I wrote about each of these at the time of their passing (here, here, here, here, here and here), but it’s worth reviewing the common themes of their lives and the way they endeared themselves to the American people.
Bush and McCain were military men, distinguished by their bravery and self-sacrifice. (Bush was the youngest Navy pilot, fresh out of school; McCain endured unimaginable torture.)
All three spent their lives in service to others and fully understood their power and influence weren’t for personal aggrandizement (Don’t brag, Barbara Bush reminded her children) but, rather, to be used to help the country and the world.
They weren’t complainers. McCain felt he was the luckiest man alive despite injuries in captivity that afflicted him. Barbara uprooted family, moved to China and in and out of Washington, D.C. It wasn’t a burden but a great adventure. George was vilified by his party and lost the presidency, but he was not embittered.
They were all funny, irreverent and blunt — especially Barbara and McCain. They abhorred the bullies, the self-important and the flatterers.
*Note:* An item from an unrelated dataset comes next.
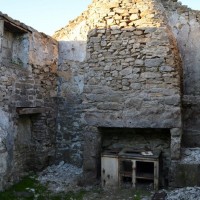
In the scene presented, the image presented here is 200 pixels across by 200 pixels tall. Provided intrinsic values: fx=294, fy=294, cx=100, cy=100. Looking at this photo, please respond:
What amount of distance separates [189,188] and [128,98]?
1.99 m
They could spot a phony and didn’t mind pointing him out to others.
They were all Republicans, but none was an unthinking partisan. They didn’t hate Democrats; George and McCain would take support from either side of the aisle to achieve their goals.
They were all devoted to children and grandchildren, setting a model of decency, honor, kindness and courage for them — and for the country. One could see them delight in the company of their extended families — McCain in the Arizona desert and the Bushes at Kennebunkport.
They lived vigorous lives, traveling and playing sports. George and McCain seemed incapable of being idle, whether in their public life or in private time.
They were all readers — Barbara devoted her time to literacy as first lady. They were interesting and interested in the world around them.
They were, in many ways, atypical Americans but typical of their generation, which, if you want a label other than “Greatest Generation,” might be called the “It’s not about you” generation. (The baby boomers, by contrast, were arguably the most self-absorbed generation in history.) The singular realization that happiness and success come not from self-indulgence but from service — what McCain called “the privilege of serving a cause greater than oneself” — was their North Star. And their lives proved it.
Their passing this year was cause for nostalgia and reflection, for commiseration about a different era in America. They should, however, be an inspiration: Don’t whine, be curious, serve others, and “It’s not all about you.” Now there’s a moral code to live by.